I'm not sure, but I think this article is being told from the point of view of the developers. I think.
Final construction ended earlier this month. And the environmentalists’ input eventually improved the project, said Oh. “Their oppositions prompted the government to invest more to ensure the environmental health of the upper river areas and other neighborhoods,” he said. “They eventually helped our projects a lot.”
Nice job co-opting the environmentalist position. But hey, it's understandable considering Saemangeum "mirror[s] Korea’s own relentless, enduring spirit." As noted above, President Lee was at the opening ceremony yesterday, and Joongang Ilbo reported on what he had to say:
“Domestic investments are not enough to get the best use out of this enormous piece of land, so I have laid out plans to develop it as a global area that will draw visitors and investments from across the world,” Lee said.
This apparently will involve the Netherlands, which "ranks as the third-largest investor in Korea after the United States and Japan," something I didn't realize (the Dutch prime minister seems keen to have the Netherlands play a part in the development). Lee also plans to complete the first phase by 2020 instead of 2030, which fits in with his previous developments such as Cheonggyecheon, which was completed in two years. As he put it,
“Because this state project has been delayed, precious taxpayers’ money has been wasted, and the program has lost its momentum,” Lee said.
Damned environmentalists! Of course, no one's going to say that it was a useless project to begin with, and once billions of won in "precious taxpayer's money" was thrown into it it simply would have been embarrassing to stop it and make clear how much money had been wasted. Better to waste more, complete the damn thing, and push its failure off into the far future. And as the article points out, it was the Lee government who decided to change the outcome of the project into a plan to "develop a world-class international conference, tourism and leisure destination".
Lee said yesterday that the government will invest in transportation systems to make Saemangeum a hub of production and shipping on the Yellow Sea coast. “By improving its link with the bullet train network in the Jeolla region, of which construction began at the end of last year, the Saemangeum area will be equipped with the necessary transportation infrastructure including airports, harbors, railways and highways,” Lee said.
Gee, you'd think there's an election coming up or something. Lee was also sure to link Saemangeum to another pet project of his:
Lee also promised to spend 3 trillion won by 2020 to improve the water quality of the rivers near the area to be clean enough to develop tourism and leisure businesses in the region.
I can't help wondering if this will end up like Korea's ghost airports, which ROK Drop has chronicled here, here and here.

2 comments:

Darth Babaganoosh said...

Yellow Sea? I believe you mean the West Sea. It is the West Sea in Korean, isn't it? Why aren't they campaigning to change the English name for THIS sea?

matt said...

I believe it's both 황해 and 서해 in Korean, but I've never heard anything but 'Yellow Sea' in English. Of course, we know that the Japanese, like the US or foreign English teachers, will never actually do anything to hurt Korea, so they're easy targets - unlike China.

» Brief A: In the Saemangeum post, rewrite the stretch from "I believe it's" through "- unlike China.", changing "China" to "North Korea".
The rows below have no connection to the Saemangeum post.

» Given data:
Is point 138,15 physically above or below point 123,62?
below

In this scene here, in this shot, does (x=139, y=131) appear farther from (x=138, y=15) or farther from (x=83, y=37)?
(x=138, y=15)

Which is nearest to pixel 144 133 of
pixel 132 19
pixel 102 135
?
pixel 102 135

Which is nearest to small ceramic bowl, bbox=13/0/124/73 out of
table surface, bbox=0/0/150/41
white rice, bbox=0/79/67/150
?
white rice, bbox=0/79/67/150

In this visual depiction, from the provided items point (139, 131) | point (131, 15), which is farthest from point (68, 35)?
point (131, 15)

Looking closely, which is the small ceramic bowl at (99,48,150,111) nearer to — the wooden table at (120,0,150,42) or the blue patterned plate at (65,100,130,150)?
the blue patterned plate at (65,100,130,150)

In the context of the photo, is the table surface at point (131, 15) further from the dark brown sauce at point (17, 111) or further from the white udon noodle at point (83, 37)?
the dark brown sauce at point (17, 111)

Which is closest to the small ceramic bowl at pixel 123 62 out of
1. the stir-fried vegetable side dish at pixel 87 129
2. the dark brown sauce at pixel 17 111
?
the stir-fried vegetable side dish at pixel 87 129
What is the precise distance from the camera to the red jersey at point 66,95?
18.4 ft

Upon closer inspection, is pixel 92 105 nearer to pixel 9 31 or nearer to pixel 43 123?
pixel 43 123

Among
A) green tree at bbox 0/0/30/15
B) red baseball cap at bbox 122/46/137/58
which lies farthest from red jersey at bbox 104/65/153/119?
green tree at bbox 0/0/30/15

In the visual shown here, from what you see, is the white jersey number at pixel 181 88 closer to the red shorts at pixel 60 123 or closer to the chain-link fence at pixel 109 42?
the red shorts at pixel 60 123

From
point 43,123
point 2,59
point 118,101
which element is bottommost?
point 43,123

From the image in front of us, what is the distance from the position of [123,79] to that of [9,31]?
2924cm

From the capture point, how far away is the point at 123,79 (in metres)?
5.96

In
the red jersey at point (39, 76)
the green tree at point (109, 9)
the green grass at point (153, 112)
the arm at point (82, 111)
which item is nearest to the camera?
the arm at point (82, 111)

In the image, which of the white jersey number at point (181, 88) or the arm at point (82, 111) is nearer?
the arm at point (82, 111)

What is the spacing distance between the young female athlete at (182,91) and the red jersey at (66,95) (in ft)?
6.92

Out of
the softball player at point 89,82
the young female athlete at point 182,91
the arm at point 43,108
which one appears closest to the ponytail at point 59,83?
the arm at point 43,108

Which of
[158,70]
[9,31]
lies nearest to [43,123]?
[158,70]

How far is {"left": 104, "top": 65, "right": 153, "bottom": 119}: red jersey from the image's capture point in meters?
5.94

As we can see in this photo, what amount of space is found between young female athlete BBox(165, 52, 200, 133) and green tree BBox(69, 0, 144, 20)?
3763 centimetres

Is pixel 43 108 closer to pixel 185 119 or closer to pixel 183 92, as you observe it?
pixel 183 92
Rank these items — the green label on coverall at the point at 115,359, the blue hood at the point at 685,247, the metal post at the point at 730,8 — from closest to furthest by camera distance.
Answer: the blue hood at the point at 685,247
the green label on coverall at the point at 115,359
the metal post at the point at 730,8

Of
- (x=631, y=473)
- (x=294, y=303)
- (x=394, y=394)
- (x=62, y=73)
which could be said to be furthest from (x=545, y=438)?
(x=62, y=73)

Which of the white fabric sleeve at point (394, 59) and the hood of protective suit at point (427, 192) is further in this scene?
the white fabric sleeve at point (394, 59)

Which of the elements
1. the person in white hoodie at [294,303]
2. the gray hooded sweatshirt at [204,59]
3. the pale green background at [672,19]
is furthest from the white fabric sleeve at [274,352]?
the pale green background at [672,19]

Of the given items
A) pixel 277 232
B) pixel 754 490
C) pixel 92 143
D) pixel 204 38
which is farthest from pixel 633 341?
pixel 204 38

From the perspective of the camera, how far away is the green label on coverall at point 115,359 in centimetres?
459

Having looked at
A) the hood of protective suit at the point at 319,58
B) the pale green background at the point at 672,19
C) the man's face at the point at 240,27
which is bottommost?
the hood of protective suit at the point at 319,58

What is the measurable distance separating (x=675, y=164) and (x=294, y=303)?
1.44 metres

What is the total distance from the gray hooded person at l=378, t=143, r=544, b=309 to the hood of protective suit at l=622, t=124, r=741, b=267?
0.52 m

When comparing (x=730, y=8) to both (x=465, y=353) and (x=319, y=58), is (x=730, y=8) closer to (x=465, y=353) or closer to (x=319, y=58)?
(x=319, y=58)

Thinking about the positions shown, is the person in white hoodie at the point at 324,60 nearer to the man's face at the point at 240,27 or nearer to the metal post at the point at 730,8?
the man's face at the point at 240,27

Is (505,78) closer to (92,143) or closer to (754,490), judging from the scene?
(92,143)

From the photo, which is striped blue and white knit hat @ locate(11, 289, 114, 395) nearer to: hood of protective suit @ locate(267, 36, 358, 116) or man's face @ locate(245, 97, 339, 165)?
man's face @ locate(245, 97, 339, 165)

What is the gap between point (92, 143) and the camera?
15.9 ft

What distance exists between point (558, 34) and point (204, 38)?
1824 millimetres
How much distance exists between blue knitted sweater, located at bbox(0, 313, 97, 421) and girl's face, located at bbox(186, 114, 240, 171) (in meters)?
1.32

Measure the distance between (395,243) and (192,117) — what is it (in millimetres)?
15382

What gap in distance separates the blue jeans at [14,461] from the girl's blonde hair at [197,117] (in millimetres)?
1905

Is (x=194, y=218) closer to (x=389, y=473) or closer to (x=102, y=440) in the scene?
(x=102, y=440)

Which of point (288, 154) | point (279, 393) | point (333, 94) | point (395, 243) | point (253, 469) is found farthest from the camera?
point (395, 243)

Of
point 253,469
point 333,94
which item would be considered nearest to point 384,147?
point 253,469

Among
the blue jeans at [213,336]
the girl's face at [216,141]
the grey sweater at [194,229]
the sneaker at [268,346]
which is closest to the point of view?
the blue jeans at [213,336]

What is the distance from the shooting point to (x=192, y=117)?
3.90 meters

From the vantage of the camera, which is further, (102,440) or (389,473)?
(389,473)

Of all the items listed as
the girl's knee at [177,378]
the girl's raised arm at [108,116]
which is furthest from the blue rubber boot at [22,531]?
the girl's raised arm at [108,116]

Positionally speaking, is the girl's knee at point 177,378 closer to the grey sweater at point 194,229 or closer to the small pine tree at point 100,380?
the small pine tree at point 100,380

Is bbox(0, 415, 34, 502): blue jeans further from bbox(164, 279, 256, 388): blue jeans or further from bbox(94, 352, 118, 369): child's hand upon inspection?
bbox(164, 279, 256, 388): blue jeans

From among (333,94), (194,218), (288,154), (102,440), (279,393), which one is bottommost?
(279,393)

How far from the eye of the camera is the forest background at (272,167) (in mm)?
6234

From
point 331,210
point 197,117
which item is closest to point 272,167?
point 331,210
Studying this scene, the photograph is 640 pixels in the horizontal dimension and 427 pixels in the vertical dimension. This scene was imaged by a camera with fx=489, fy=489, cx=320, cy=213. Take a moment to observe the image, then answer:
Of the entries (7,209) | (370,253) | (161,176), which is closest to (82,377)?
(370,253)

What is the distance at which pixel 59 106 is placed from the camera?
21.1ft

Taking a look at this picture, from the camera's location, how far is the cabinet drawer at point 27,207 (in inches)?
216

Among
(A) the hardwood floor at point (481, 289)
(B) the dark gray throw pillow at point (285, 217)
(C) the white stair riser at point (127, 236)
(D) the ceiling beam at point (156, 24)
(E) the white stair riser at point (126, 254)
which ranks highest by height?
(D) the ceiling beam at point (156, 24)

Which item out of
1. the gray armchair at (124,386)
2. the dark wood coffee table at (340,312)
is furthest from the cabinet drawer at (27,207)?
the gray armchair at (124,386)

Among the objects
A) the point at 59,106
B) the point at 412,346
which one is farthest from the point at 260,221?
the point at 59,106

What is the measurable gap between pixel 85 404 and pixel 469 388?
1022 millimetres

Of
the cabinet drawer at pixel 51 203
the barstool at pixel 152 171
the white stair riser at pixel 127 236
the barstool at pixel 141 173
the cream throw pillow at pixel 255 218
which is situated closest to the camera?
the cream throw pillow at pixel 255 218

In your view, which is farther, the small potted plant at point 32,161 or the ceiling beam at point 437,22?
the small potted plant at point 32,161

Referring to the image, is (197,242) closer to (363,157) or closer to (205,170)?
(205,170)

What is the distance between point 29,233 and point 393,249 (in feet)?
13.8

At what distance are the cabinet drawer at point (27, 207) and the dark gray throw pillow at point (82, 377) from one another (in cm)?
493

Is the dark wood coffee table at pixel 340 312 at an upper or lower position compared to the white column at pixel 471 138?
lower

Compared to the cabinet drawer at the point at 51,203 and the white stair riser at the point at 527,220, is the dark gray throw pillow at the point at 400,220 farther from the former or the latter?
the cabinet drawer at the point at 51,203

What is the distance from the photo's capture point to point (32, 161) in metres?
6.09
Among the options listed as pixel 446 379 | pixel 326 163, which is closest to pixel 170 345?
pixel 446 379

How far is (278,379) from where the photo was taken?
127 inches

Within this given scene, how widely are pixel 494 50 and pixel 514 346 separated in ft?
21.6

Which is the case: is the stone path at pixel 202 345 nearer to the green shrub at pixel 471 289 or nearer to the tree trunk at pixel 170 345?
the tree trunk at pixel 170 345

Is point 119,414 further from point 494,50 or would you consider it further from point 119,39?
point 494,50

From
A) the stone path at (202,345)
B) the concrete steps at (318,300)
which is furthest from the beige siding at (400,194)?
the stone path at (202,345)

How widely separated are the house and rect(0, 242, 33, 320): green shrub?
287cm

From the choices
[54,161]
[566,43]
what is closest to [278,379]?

» Brief B: Reproduce verbatim the stretch of rows from the line containing "What gap in" through the line containing "3.90 meters".

» Response A:
I believe it's both 황해 and 서해 in Korean, but I've never heard anything but 'Yellow Sea' in English. Of course, we know that the Japanese, like the US or foreign English teachers, will never actually do anything to hurt Korea, so they're easy targets - unlike North Korea.

» Response B:
What gap in distance separates the blue jeans at [14,461] from the girl's blonde hair at [197,117] (in millimetres)?
1905

Is (x=194, y=218) closer to (x=389, y=473) or closer to (x=102, y=440) in the scene?
(x=102, y=440)

Which of point (288, 154) | point (279, 393) | point (333, 94) | point (395, 243) | point (253, 469) is found farthest from the camera?
point (395, 243)

Of
point 253,469
point 333,94
which item would be considered nearest to point 384,147?
point 253,469

Among
the blue jeans at [213,336]
the girl's face at [216,141]
the grey sweater at [194,229]
the sneaker at [268,346]
which is closest to the point of view?
the blue jeans at [213,336]

What is the distance from the shooting point to (x=192, y=117)?
3.90 meters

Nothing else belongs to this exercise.